Optimal and Adaptive Monteiro-Svaiter Acceleration

TL;DR

This paper introduces a modified Monteiro-Svaiter acceleration framework that reduces computational costs and adapts to problem parameters, achieving optimal complexity for convex optimization with Lipschitz derivatives.

Contribution

It presents a new variant of MS acceleration that eliminates expensive implicit equations and offers an adaptive subproblem solver suitable for first- and second-order methods.

Findings

Improves complexity bounds for convex optimization with Lipschitz pth derivatives.

Outperforms previous second-order momentum methods on logistic regression.
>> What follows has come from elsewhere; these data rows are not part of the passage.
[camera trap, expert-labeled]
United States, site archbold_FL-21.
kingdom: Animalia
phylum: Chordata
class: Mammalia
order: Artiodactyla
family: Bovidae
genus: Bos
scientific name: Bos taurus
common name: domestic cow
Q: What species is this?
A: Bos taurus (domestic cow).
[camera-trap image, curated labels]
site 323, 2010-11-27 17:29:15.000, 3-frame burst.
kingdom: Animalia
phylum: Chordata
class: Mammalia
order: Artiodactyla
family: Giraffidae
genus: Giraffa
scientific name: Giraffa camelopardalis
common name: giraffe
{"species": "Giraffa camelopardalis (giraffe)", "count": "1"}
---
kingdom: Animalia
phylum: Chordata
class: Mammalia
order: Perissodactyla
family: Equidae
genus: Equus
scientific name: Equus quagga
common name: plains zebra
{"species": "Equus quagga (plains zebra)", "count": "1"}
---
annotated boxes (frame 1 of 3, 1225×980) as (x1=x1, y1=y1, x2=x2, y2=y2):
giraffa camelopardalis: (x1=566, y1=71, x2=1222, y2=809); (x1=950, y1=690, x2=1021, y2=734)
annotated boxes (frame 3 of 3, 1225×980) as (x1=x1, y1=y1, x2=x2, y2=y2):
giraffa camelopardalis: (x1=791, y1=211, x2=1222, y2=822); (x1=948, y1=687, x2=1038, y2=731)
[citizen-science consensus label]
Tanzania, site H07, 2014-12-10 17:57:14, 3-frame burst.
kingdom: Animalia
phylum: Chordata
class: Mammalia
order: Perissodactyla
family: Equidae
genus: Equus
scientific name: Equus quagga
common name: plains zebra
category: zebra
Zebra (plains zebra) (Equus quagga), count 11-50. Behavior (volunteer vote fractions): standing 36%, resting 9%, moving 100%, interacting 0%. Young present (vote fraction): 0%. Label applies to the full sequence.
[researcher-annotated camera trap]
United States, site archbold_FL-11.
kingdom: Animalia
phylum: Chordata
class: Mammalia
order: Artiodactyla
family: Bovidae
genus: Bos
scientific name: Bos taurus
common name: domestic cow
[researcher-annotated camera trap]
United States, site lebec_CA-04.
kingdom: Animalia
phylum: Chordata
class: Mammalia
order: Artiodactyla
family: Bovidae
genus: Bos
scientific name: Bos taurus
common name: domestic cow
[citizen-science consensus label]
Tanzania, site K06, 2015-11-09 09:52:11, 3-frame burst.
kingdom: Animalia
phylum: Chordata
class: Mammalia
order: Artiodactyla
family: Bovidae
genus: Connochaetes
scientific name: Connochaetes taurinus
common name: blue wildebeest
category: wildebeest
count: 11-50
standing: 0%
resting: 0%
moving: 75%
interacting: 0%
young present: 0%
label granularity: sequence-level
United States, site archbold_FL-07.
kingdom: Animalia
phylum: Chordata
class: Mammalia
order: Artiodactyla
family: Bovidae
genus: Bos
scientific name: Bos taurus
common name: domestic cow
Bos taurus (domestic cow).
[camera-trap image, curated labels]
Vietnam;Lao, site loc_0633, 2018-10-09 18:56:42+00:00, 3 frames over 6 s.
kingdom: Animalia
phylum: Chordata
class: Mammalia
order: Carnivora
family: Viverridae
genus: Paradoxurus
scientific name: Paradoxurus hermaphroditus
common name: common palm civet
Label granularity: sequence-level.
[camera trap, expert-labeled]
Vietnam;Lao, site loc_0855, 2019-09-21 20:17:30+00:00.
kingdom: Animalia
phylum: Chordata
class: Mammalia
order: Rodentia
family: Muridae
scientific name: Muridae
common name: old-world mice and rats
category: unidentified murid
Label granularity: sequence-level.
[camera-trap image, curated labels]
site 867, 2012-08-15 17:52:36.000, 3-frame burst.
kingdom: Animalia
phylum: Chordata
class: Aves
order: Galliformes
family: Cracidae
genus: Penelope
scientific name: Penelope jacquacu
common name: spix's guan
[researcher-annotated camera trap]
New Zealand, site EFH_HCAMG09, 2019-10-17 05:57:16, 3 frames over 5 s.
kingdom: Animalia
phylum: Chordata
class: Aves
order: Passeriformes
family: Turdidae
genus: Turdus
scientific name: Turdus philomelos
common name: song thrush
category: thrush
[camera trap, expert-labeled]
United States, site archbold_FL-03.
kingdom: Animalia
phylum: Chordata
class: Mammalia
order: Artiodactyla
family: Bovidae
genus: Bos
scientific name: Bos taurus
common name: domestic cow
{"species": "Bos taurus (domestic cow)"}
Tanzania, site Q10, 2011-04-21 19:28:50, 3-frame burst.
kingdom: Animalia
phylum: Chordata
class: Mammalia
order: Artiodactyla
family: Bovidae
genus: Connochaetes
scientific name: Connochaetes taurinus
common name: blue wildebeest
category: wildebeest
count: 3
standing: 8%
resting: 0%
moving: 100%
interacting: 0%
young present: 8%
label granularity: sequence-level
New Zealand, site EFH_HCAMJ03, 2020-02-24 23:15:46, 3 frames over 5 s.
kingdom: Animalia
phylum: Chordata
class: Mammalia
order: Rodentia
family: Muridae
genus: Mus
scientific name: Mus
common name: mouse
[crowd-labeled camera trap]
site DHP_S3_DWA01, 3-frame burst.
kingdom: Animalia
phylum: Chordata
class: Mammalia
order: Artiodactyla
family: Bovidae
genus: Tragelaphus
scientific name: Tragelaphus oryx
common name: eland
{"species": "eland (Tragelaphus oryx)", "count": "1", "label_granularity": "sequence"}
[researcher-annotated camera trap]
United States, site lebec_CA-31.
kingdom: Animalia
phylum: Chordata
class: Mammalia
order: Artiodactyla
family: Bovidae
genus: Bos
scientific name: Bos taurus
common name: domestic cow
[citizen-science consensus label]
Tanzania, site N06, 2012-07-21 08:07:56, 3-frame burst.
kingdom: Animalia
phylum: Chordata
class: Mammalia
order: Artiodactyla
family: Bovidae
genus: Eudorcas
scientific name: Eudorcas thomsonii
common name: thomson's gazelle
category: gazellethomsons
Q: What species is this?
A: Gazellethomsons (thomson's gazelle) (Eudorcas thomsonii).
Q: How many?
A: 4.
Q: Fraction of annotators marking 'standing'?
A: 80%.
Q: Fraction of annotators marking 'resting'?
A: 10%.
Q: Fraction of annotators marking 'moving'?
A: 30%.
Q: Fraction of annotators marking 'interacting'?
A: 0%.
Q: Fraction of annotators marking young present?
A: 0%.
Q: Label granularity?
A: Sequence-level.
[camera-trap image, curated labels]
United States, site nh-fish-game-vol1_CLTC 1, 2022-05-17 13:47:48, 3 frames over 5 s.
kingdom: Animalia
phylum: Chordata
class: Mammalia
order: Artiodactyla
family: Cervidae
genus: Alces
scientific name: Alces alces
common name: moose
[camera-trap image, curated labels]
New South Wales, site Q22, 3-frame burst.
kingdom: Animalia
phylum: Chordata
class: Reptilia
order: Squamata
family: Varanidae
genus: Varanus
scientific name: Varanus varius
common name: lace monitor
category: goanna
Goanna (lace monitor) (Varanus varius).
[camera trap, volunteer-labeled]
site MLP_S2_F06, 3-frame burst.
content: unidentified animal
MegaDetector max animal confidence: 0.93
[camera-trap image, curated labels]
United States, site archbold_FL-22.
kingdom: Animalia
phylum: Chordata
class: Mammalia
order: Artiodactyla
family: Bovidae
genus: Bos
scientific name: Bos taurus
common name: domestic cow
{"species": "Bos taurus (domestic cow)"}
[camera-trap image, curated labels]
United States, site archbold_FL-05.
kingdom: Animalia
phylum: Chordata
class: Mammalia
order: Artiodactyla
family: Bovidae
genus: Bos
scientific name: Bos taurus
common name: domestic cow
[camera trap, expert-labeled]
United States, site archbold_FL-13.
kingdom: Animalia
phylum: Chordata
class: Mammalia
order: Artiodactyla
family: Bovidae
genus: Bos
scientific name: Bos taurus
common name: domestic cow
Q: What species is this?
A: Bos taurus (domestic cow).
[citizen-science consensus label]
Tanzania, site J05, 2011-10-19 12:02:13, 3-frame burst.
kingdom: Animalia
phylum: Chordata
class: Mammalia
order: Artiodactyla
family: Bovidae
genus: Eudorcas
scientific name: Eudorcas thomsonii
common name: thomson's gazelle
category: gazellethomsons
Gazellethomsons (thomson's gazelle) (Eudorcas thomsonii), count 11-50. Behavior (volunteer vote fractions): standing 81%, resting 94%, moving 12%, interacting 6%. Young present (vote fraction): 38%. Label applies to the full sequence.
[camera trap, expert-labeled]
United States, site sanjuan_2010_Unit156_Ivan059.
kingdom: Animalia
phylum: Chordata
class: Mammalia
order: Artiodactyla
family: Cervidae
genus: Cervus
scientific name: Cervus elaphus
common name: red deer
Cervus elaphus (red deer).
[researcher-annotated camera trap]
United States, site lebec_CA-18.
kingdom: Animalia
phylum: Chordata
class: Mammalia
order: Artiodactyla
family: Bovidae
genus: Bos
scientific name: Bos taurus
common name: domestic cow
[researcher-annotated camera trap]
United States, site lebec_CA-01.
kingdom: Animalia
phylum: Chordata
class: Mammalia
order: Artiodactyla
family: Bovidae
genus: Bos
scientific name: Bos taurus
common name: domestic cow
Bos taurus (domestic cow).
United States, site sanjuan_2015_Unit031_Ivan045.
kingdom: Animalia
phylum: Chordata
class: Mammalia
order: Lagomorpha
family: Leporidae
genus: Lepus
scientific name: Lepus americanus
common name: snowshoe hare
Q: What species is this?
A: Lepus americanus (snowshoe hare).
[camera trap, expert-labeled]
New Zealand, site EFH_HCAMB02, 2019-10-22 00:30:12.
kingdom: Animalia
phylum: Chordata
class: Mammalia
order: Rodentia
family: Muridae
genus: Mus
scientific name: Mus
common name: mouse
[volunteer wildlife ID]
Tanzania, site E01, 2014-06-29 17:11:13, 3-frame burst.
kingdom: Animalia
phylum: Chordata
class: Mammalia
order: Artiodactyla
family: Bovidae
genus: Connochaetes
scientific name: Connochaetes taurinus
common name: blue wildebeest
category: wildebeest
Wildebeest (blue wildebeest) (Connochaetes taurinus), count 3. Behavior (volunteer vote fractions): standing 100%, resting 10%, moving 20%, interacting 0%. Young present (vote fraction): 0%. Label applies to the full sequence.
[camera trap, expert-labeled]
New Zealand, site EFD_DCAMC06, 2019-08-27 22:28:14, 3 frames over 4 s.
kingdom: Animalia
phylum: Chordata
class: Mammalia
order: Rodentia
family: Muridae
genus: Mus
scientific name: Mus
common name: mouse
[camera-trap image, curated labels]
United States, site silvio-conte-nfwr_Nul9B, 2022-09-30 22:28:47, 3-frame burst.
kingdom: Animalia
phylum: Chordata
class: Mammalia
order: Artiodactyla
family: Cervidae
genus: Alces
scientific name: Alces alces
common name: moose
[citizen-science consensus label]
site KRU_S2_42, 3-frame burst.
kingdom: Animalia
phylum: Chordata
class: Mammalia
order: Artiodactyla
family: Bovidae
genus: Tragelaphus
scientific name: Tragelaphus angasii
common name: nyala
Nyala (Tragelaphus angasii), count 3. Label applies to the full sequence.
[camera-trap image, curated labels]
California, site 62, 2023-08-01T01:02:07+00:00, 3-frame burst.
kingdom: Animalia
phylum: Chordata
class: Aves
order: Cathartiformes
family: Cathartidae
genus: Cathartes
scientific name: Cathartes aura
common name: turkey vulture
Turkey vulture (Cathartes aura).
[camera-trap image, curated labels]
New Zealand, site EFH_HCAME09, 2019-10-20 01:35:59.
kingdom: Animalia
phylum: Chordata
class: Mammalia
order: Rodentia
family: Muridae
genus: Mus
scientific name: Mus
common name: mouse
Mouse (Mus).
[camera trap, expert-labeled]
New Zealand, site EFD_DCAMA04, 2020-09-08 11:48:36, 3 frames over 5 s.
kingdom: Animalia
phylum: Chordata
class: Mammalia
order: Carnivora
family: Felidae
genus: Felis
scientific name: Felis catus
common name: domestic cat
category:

First-order adaptive solver performs comparably to L-BFGS.

Abstract

We develop a variant of the Monteiro-Svaiter (MS) acceleration framework that removes the need to solve an expensive implicit equation at every iteration. Consequently, for any $p\ge 2$ we improve the complexity of convex optimization with Lipschitz $p$th derivative by a logarithmic factor, matching a lower bound. We also introduce an MS subproblem solver that requires no knowledge of problem parameters, and implement it as either a second- or first-order method by solving linear systems or applying MinRes, respectively. On logistic regression our method outperforms previous second-order momentum methods, but under-performs Newton's method; simply iterating our first-order adaptive subproblem solver performs comparably to L-BFGS.